Surat panggilan pemeriksaan pun sudah dikirimkan kepada Richard Lee dan tim kuasa hukumnya.
"Penyidik Polda Metro Jaya sudah mengirim surat panggilan pada hari Kamis, 19 Februari 2026 pukul 10.00. Dan surat panggilan tersebut sudah dikonfirmasi oleh pihak pengacara dan sudah diterima. Kita tunggu hari Kamis depan pemeriksaan lanjutan saudara tersangka DRL," kata Budi, Minggu (15/3/2026).
Budi menegaskan, penanganan perkara ini dilakukan secara profesional. Ia menyebut penyidik tidak dipengaruhi intervensi dari pihak manapun.
"Dalam penanganan perkara apapun, apalagi tentang perkara tersangka DRL, penyidik Polda Metro Jaya sangat profesional.
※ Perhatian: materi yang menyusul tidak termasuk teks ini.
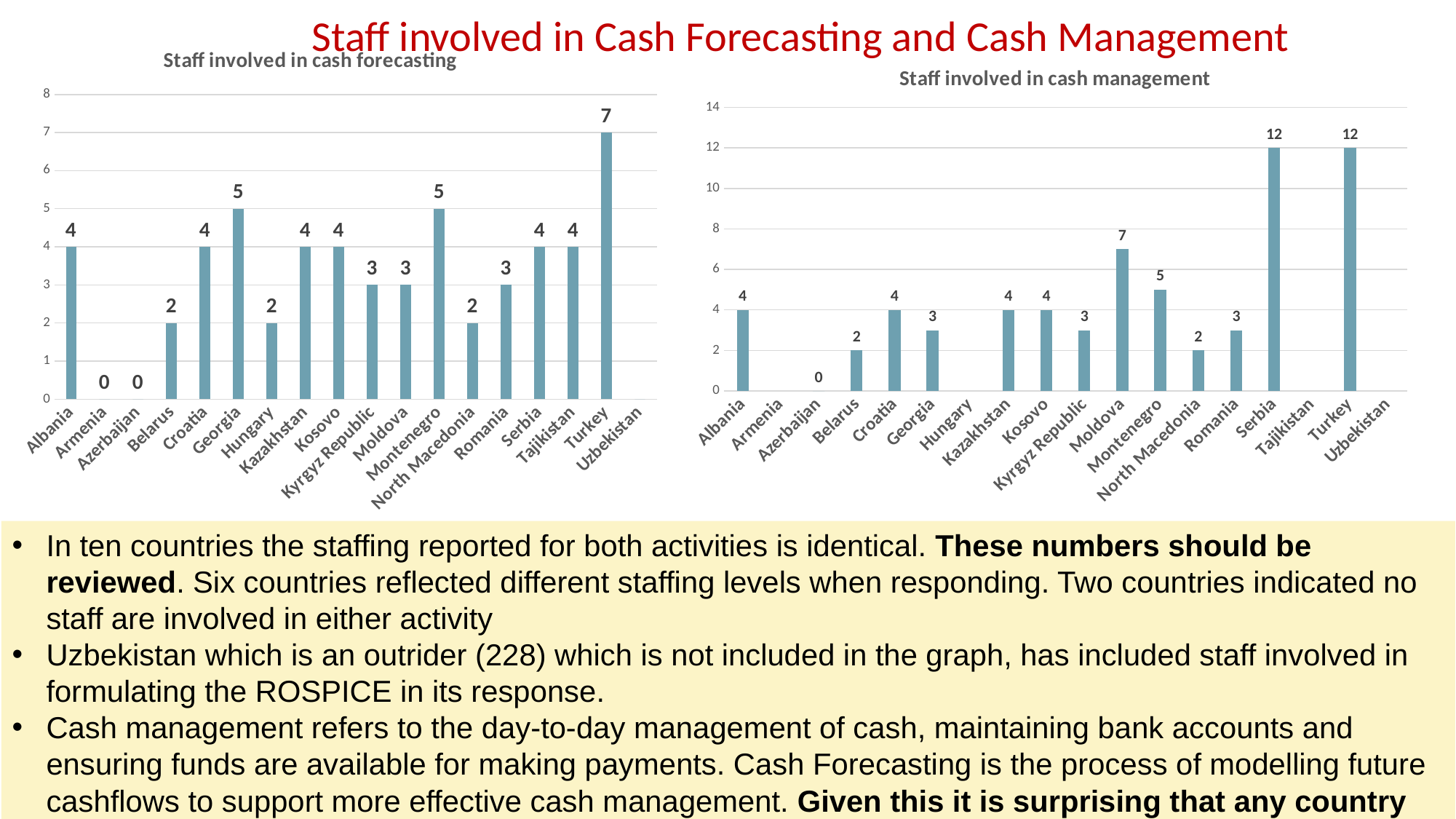
In the 'Staff involved in cash forecasting' chart, what is the value for Georgia? 5 In the 'Staff involved in cash management' chart, what is the value for Montenegro? 5 In the 'Staff involved in cash management' chart, what is the value for Moldova? 7 What is the title of the chart on the left of the slide? Staff involved in cash forecasting In the 'Staff involved in cash management' chart, what is the difference between the values for Serbia and Moldova? 5 In the 'Staff involved in cash forecasting' chart, what is the value for Turkey? 7 How many countries are listed on the x axis of the 'Staff involved in cash forecasting' chart? 18 In the 'Staff involved in cash management' chart, which is larger, the value for Moldova or the value for Georgia? Moldova In the 'Staff involved in cash forecasting' chart, what is the difference between the values for Turkey and Georgia? 2 In the 'Staff involved in cash management' chart, is the value for Serbia greater or less than 10? greater In the 'Staff involved in cash forecasting' chart, which country has the highest value? Turkey What kind of chart is the 'Staff involved in cash management' chart? bar chart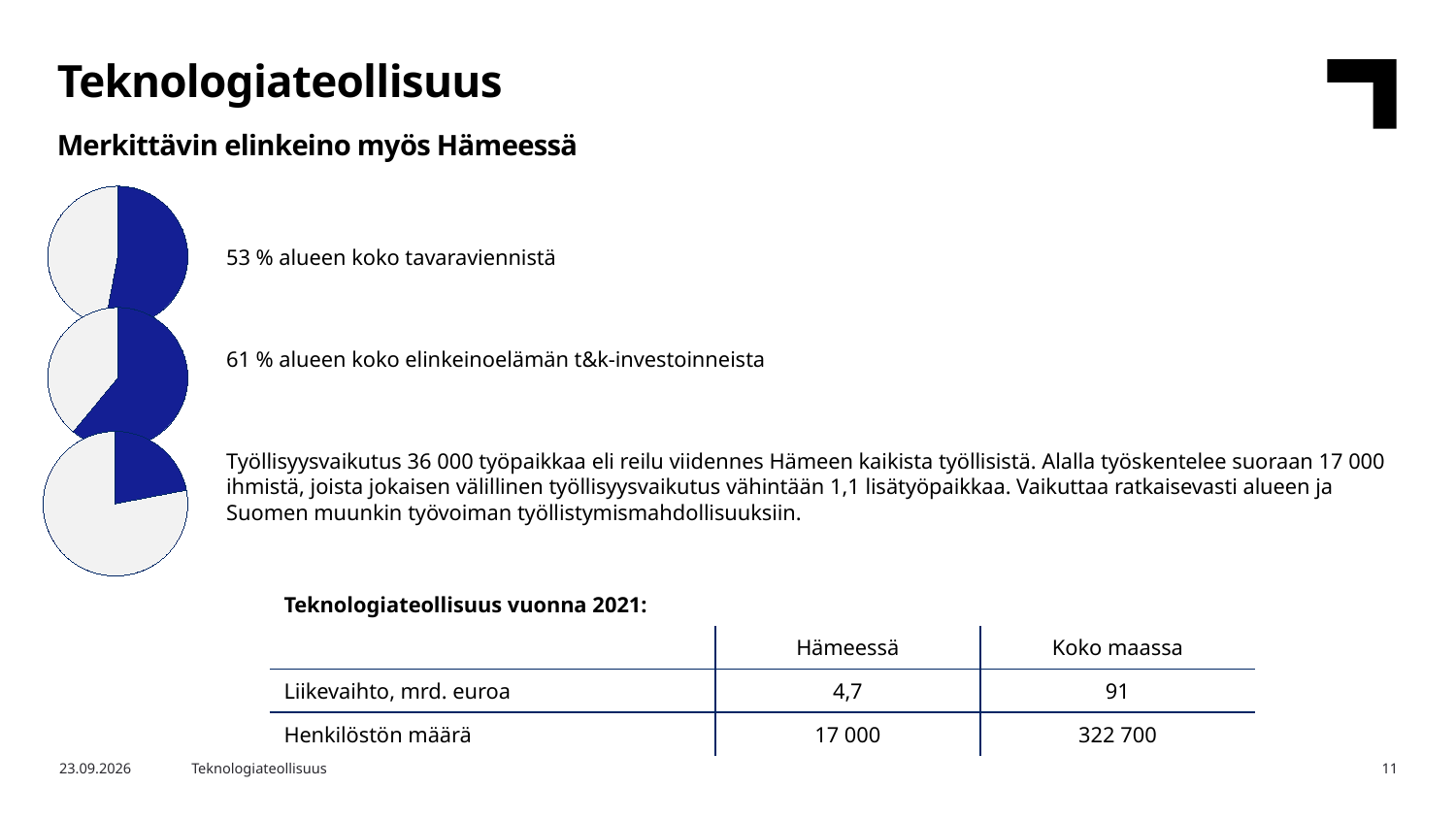
Which pie chart has the larger blue slice, the top one or the middle one? The middle one Is the blue slice of the bottom pie chart greater or less than half of the pie? less What kind of charts are shown on the left side of the slide? Pie charts What is the difference in percentage points between the shares shown for the middle pie chart (61 %) and the top pie chart (53 %)? 8 percentage points How many slices does each pie chart on the slide have? 2 How many pie charts are on the slide? 3 For the middle pie chart, what share of the region's business R&D investments does the blue slice represent, according to the text next to it? 61 % Which of the three pie charts has the largest blue slice? The middle one Is the blue slice of the middle pie chart greater or less than half of the pie? greater What colour is used for the highlighted slice in the pie charts? Dark blue For the top pie chart, what share of the region's total goods exports does the blue slice represent, according to the text next to it? 53 % Which of the three pie charts has the smallest blue slice? The bottom one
Tidak terpengaruh dalam bentuk intervensi apapun, baik itu intervensi kekuasaan ataupun intervensi materi," ujar Budi.
"Jadi proses perkara ini kami sampaikan secara proporsional, profesional, dan akuntabel," imbuh dia.
Dalam proses pemeriksaan sebelumnya, Richard Lee telah menjawab 73 dari total 85 pertanyaan yang disiapkan penyidik.
Polisi pun akan menuntaskan 14 pertanyaan tersisa kepada Richard Lee. Namun, tidak menutup kemungkinan bakal ada pertanyaan tambahan dari penyidik.
Adapun dokter Richard Lee ditetapkan sebagai tersangka atas dugaan pelanggaran perlindungan konsumen terkait produk serta treatment kecantikan.
Laporan yang dilayangkan dokter Samira alias doktif itu teregistrasi dengan nomor LP/B/7317/XII/2024/SPKT/Polda Metro Jaya.